This Mexican Print Ad For CLUE Is Super Inappropriate
So last week I was doing some work for my other writing job, which involved looking up pictures from Basic Instinct, the movie that introduced the world to Sharon Stone's vagina, when I came across something that gave me pause - which might be an understatement. This image was one of the first search results, and I frantically looked up to make sure Google's safe search function was on because I thought I'd inadvertently stumbled on child porn or a horribly misguided photography project from someone looking to take those "let's put kids in popular movie set-ups and take cute photos of it for our annual family calendar" scenarios to the next level. Safe search was totally on. I had stumbled upon something very different and somehow more hilariously horrifying.

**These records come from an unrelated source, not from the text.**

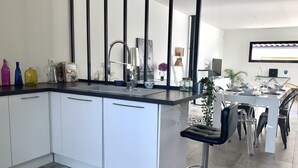 A modern kitchen with white cabinets, a black countertop, and a bar stool.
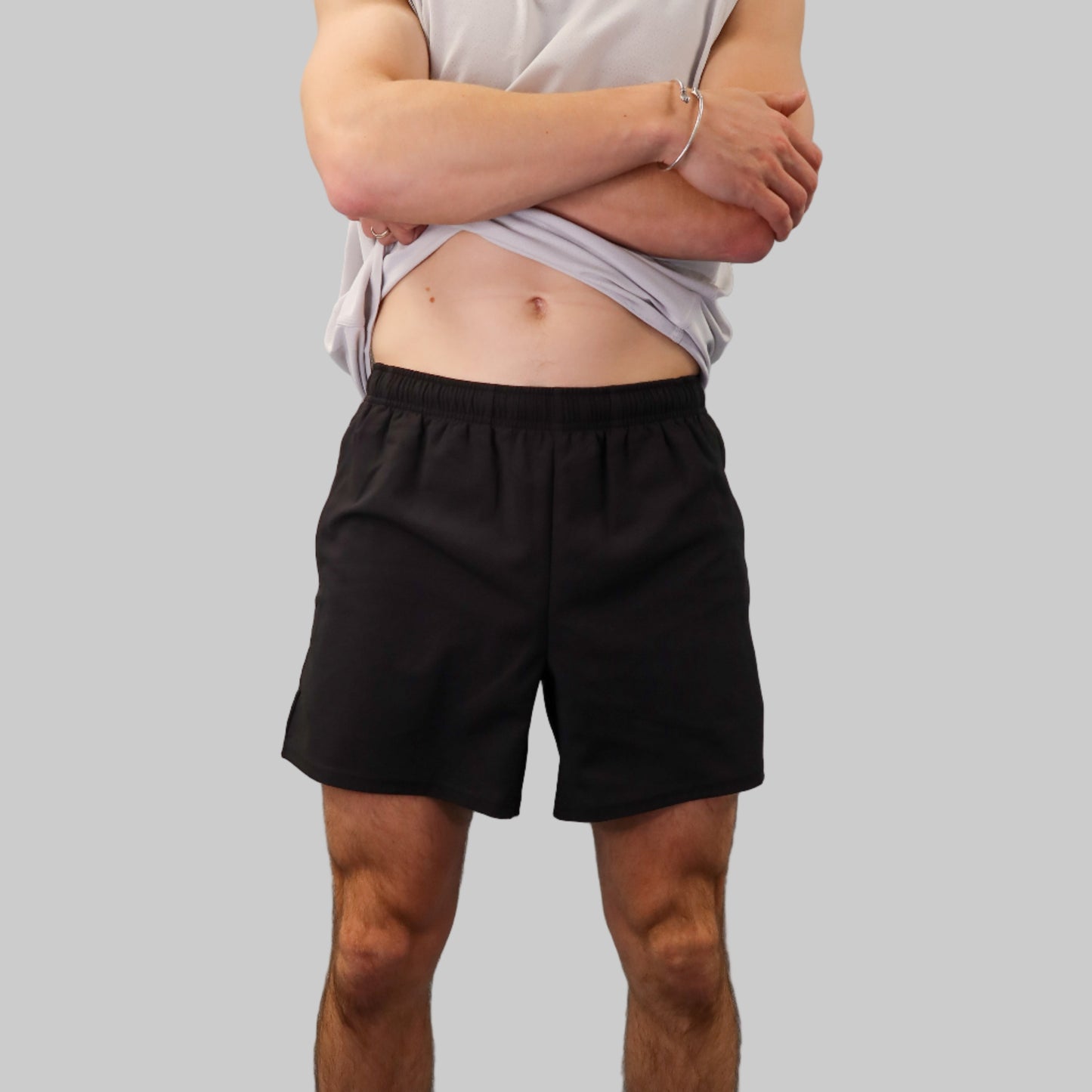 Person wearing a sleeveless shirt and black shorts standing against a light blue wall.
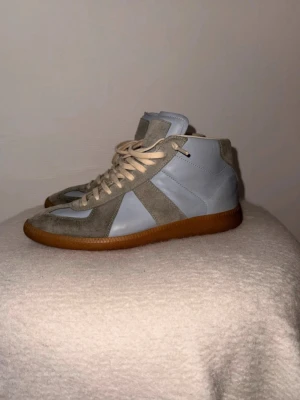 Maison Margiela - Säljer mina gats high i en snygg ljusblå/grå färg. Säljs då dom inte längre kommer till användning.   • Storlek: EU 40 men passar 41 • Skick: 7/10 – använda men fortfarande i bra skick • Material: Läder & mocka  Ingen shoebox tillkommer då den förstördes vid frakt (när jag köpte dom) för cirka 3 år sedan.  Lite slitage finns (se bilder), främst på mocka och insida, men inget som påverkar användning.   Tveka inte att höra av er vid ytterligare information!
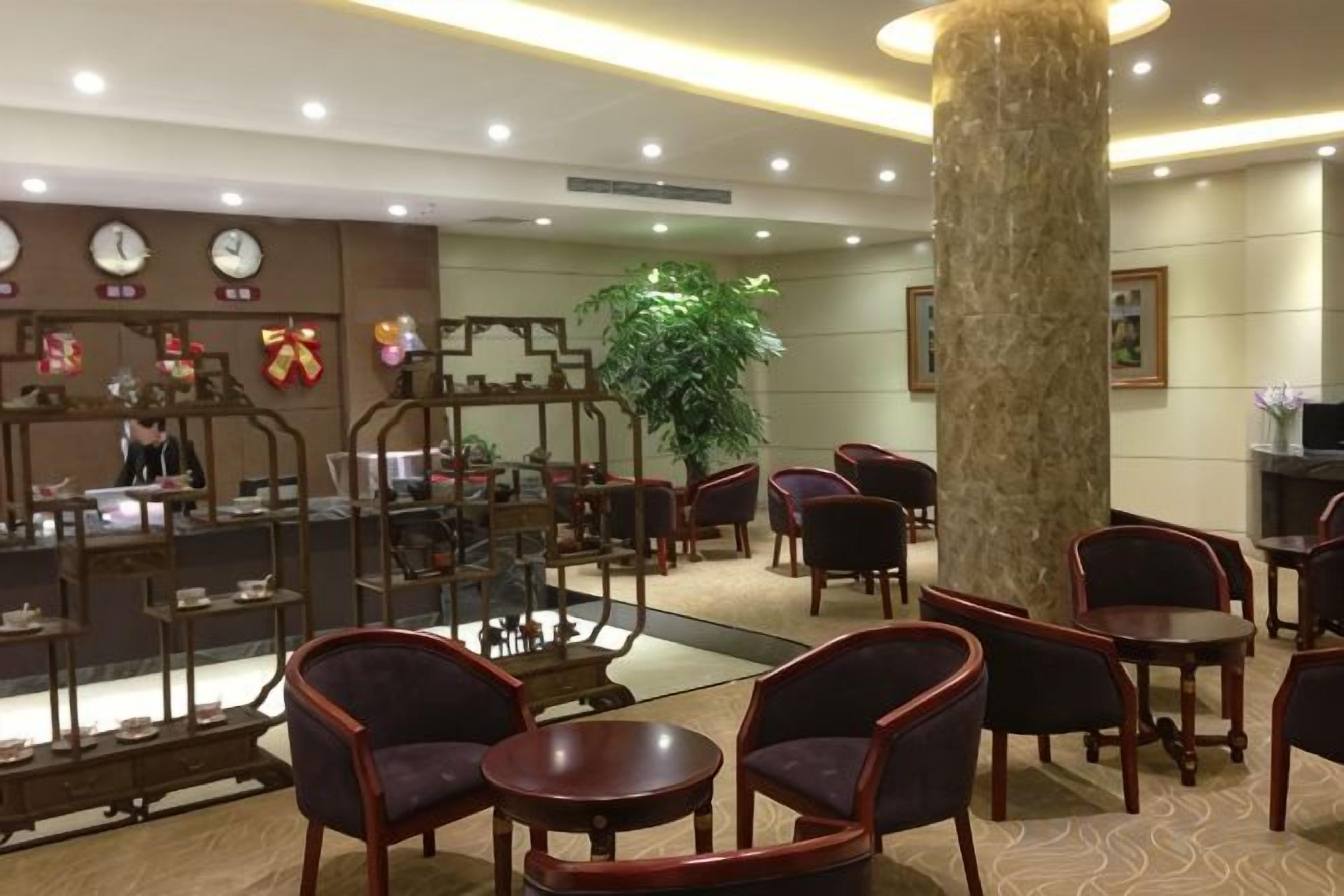 A lobby with a reception desk, seating area, and a large pillar.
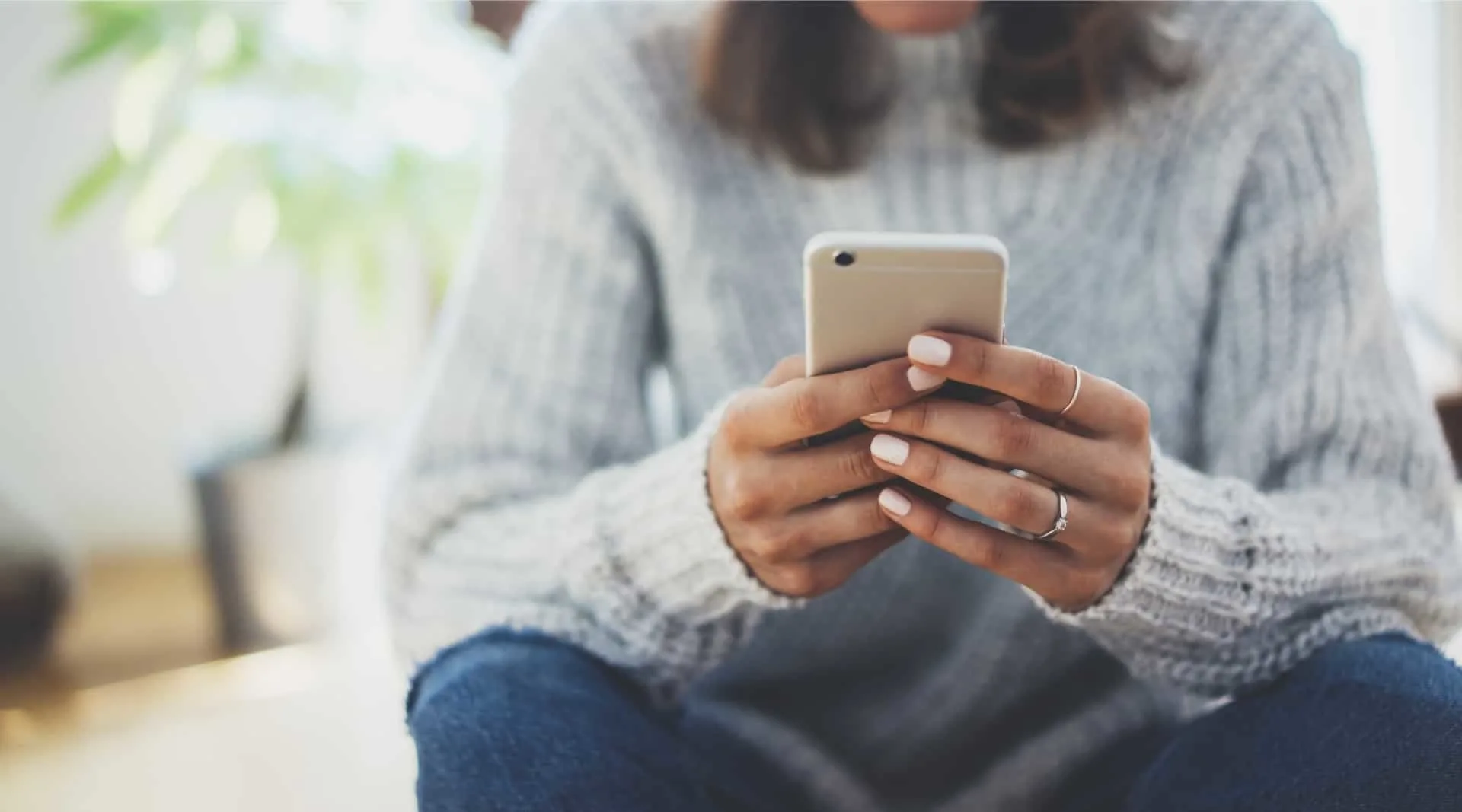 woman in gray sweater holding smartphone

What you see below is an ad for Clue, also traditionally known as Cluedo, the murder mystery whodunit board game for kids. This print ad (along with one mimicking Hannibal Lecter and another made as an homage to The Godfather - though those are slightly less weird) was apparently commissioned by Hasbro, the company who makes and distributes Clue, but these ads weren't released in the U.S., where they likely would have caused a bit of a stir. These were released in print in Mexico in November of 2010.
The one above is by far the most insanely misguided and wrong-headed of the few, inspired by Basic Instinct and placing a young girl in Sharon Stone's role, same white outfit and icy blonde up-do, her body airbrushed to infinity and beyond so her little pre-pubescent legs look as hairless and shiny as a grown woman on the cover of Playboy. No little girl's legs look like this! They shouldn't even be shaving yet! Or sitting in a chair emulating Sharon Stone in Basic Instinct with some weird "I know something you don't know so come over here and find out" stare. It's super gross and inappropriate and weird.
Also, what does Basic Instinct even have to do with Clue? They're both murder mysteries, but the similarities stop there. I don't know how kids are playing Clue these days, or if it's some crazy mash-up of Clue and "doctor," but that is not how we played Clue in my house.